09 December 2010
Glastonbury Thorn Tree Vandalized
Reports are coming in from England that the Holy Thorn Tree was vandalized sometime during the night of 8-9 Dec 2010. The once vibrant tree was reduced to a man sized stump. Avon and Summerset police have launched an investigation into the crime, but have no leads or motives as of yet.
The Holy Thorn or Glastonbury Thorn Tree has long attracted thousands of pilgrims each Christmas season. Legend holds that the original common Hawthorn tree was planted by Joseph of Arimathea. Joseph is said to have fled Palestine with the Holy Grail after the death of Jesus. Joseph relocated to southern England where he may have had interests in tin mining. On a hill outside of Glastonbury, a travel weary Joseph stuck his walking stick into the ground while taking a rest. The staff immediately took root and blossomed into a thorn tree that stood for over a thousand years.
The longevity of the original Glastonbury Thorn was not its only miraculous property. The tree bloomed twice a year. Hawthorn trees usually bloom in the spring, but the Glastonbury Thorn would bloom in the wintertime around Christmas. As early as the 1500's, there were reports of the tree blooming on the pre-Gregorian calendar celebration of Christmas on January 5th
The story of the Glastonbury Thorn then takes a turn reminiscent of last night's events. The original Glastonbury Thorn tree was chopped down. Legend and history account two ways this might have happened. One is that a Puritan cut the tree down because the tree incited thoughts of magic and superstition. For the Puritan's trouble, as the tree fell a splinter pieced his eyes and blinded him. Another version of the felling of the original thorn tree was that one of Oliver Cromwell's soldiers cut the tree down in 1653.
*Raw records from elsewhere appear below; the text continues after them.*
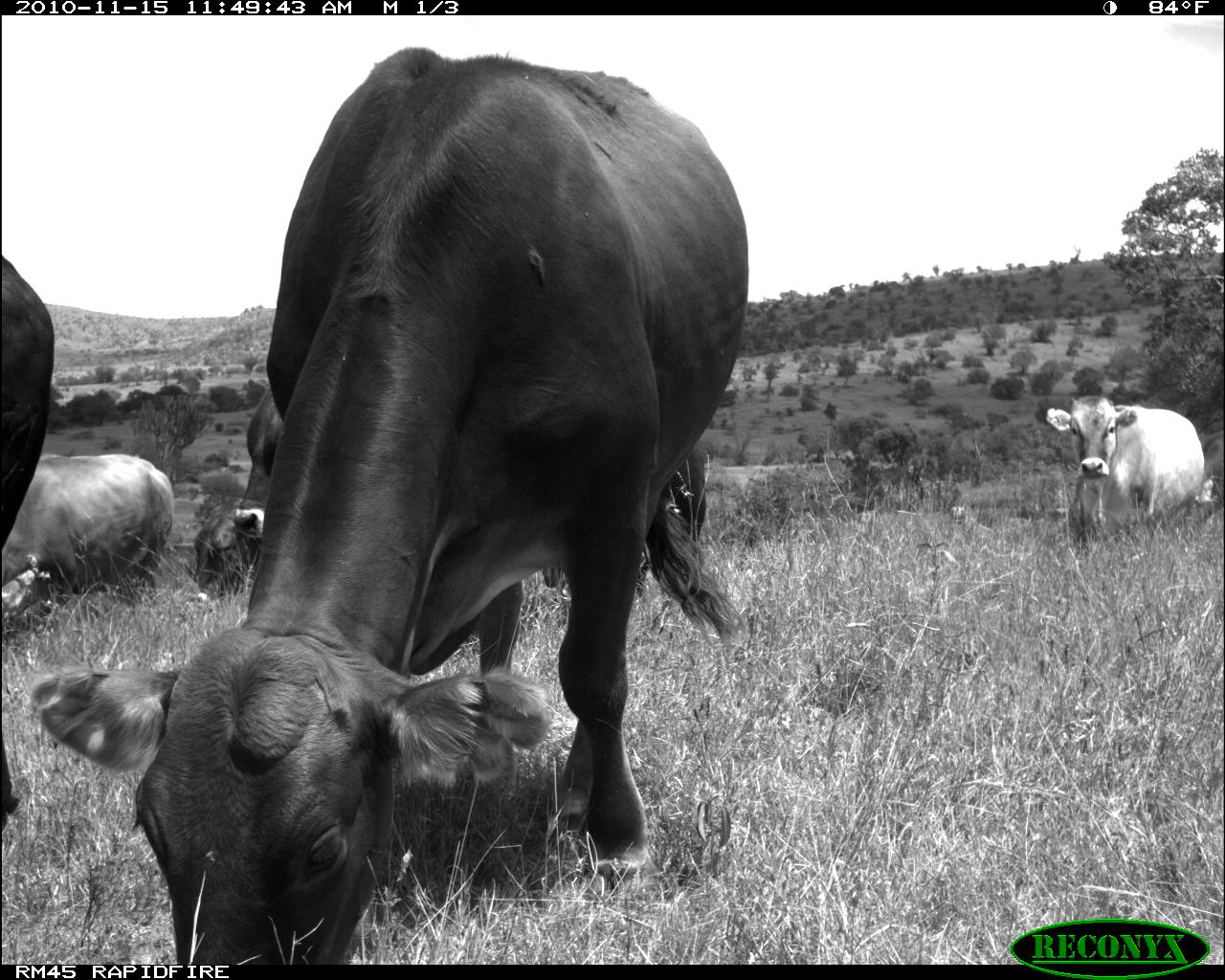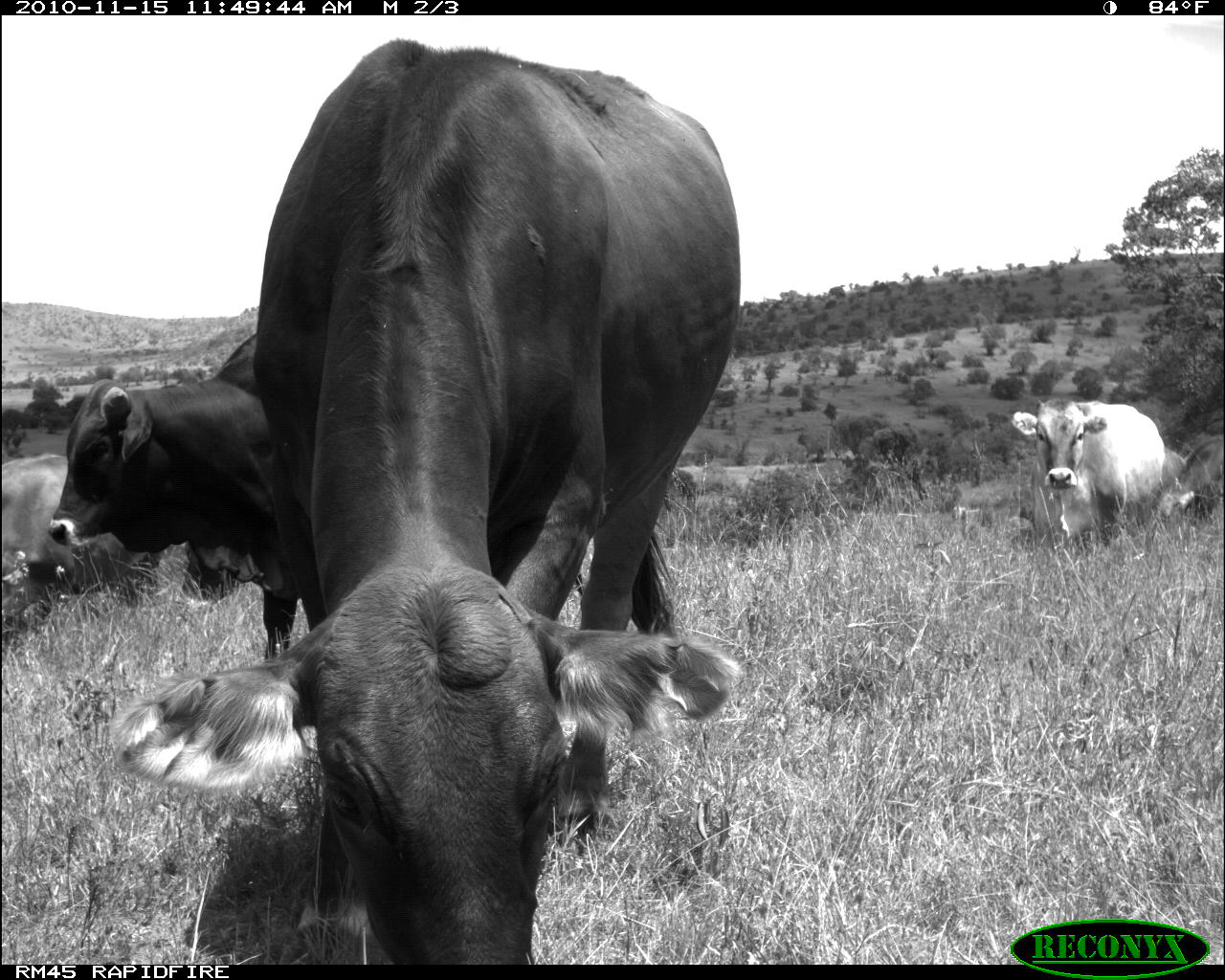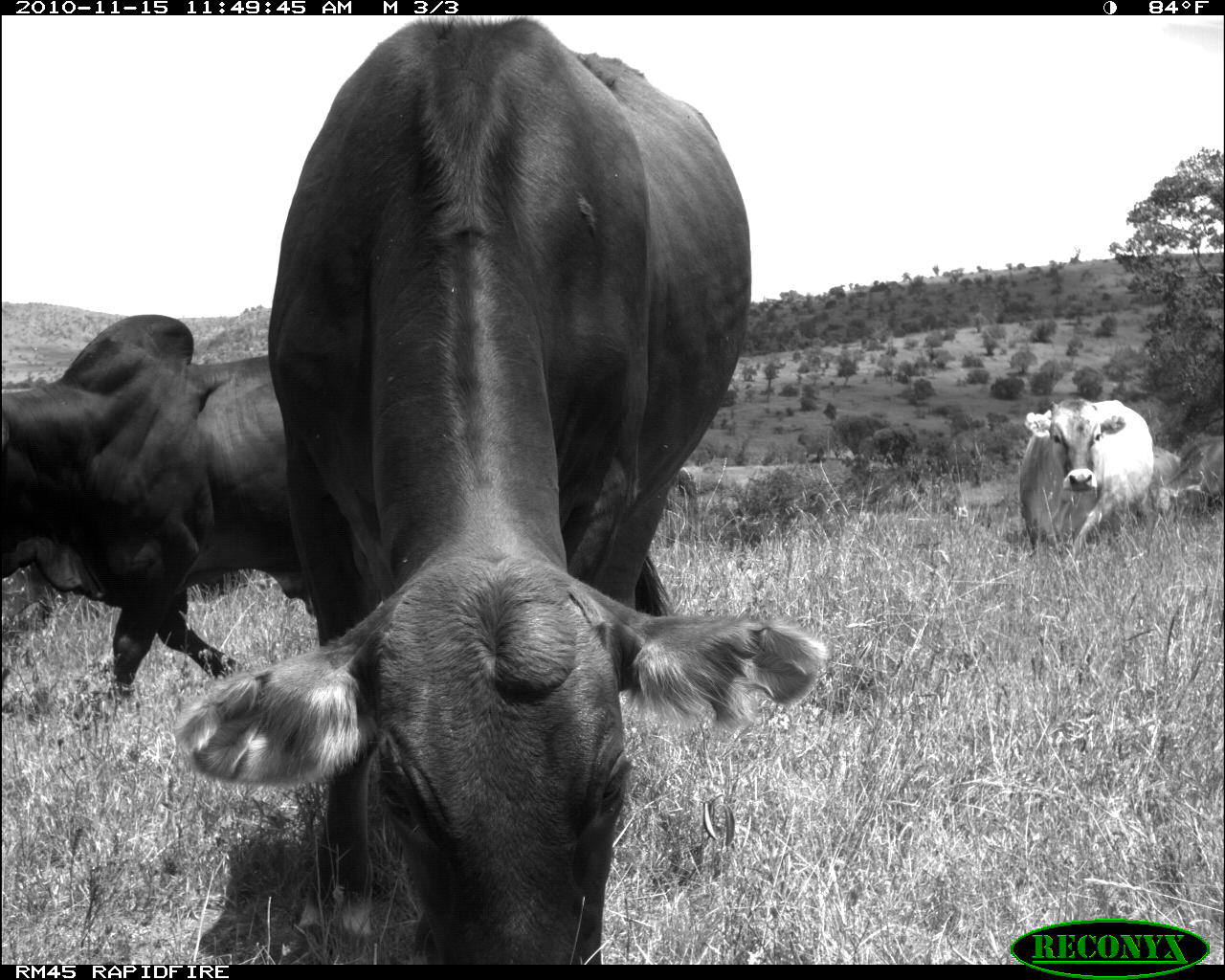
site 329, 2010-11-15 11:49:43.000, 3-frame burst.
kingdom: Animalia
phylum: Chordata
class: Mammalia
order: Artiodactyla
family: Bovidae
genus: Bos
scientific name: Bos taurus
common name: domestic cattle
Bos taurus (domestic cattle), count 5.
A number of cuttings from the original tree were replanted by Glastonbury residents. Along with a public site for the replanted tree, a number of secret locations were chosen by residents for replanting. The second Glastonbury Thorn did flourish and reports from 1752 indicate it still bloomed at Christmas time. That year, after the adoption of the Gregorian calendar, the tree bloomed on December 24th. Over the years there have been a number of accounts of the tree blooming during the Christmas season, if not on Christmas Eve or Day itself. That particular tree died of natural causes in 1991 and was replanted using cuttings the year after. The tree that was vandalized last night could be said to have been the grandson/daughter of Joseph's tree.
Over the years, the Glastonbury Thorn has attracted thousands of pilgrims. One of which was author John Steinbeck. In a letter to Thomas Mallory scholar Eugene Vinaver, Steinbeck mentions that he sent a cutting of the thorn tree to Vinaver. In 1901 another cutting of the Glastonbury Thorn was sent to the Bishop of Washington to be planted at the National Cathedral. That tree is also said to bloom at Christmas time as well.
Another long standing tradition surrounding the Glastonbury Thorn is that a small branch of the thorn tree is sent to England's reigning monarch. It was after such a ceremony last night that the Holy Thorn tree was vandalized. Whatever the statement the vandals wished to make by their actions were tied to the timing of the attack.